El cierre de Garbarino: una historia de crisis
Garbarino, una de las cadenas de electrodomésticos más reconocidas de Argentina, ha sido declarada en quiebra por la Justicia comercial tras años de crisis financiera. Esta decisión puso fin a su actividad y ha dado inicio al proceso de liquidación de sus activos.

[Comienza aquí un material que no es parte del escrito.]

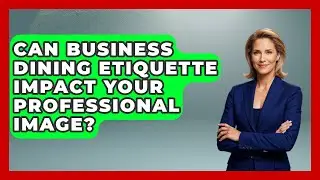 Can Business Dining Etiquette Impact Your Professional Image? | Etiquette for Executives News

Un proceso concursal sin resultado
La quiebra fue determinada por el Juzgado Nacional en lo Comercial N.º 7, liderado por el juez Fernando D’Alessandro. A pesar de múltiples intentos por salvar la empresa, Garbarino no logró alcanzar un acuerdo con sus acreedores ni encontró un inversor dispuesto a reactivar la compañía. Desde noviembre de 2021, la firma había estado atravesando un proceso concursal que, lamentablemente, no ofreció alternativas viables para su continuidad.
La situación en Mendoza
En Mendoza, el cierre de Garbarino ocurrió de manera anticipada. Las sucursales en la provincia cerraron definitivamente en 2021, después de 25 años de presencia y con alrededor de 80 trabajadores. La crisis que afectó a la cadena se reflejó en la reducción drástica de locales, que pasó de seis a solo tres en el Gran Mendoza, específicamente en la Ciudad, Mendoza Plaza Shopping y Godoy Cruz.
Problemas laborales y de gestión
Los últimos meses de operación de Garbarino en Mendoza se caracterizaron por la dificultad de los empleados. Por ejemplo, los trabajadores de la sucursal de avenida San Martín habían pasado 90 días sin recibir su salario de forma regular. Esto, sumado a los problemas para mantener el pago de alquileres, terminó por definir el destino de la cadena en la región.
Una historia de éxito truncada
Garbarino, que llegó a operar más de 200 sucursales en todo el país y emplear a cerca de 4.500 personas, se encuentra ahora en una situación crítica. Las condiciones cambiantes del mercado y la incapacidad de adaptarse a las nuevas demandas llevaron a que, al momento de su quiebra, apenas tres locales permanecieran en operación en la Ciudad de Buenos Aires.
Reflexiones sobre el futuro
El destino de Garbarino es un claro reflejo de los desafíos que enfrentan las empresas en un ambiente económico complejo. La falta de acuerdo para un plan de pagos y la incapacidad de encontrar soluciones creativas han llevado a un desenlace que muchos consideraban inevitable. La historia de Garbarino es un recordatorio de la vulnerabilidad del sector retail en Argentina y la necesidad de estrategias robustas para enfrentar crisis futuras.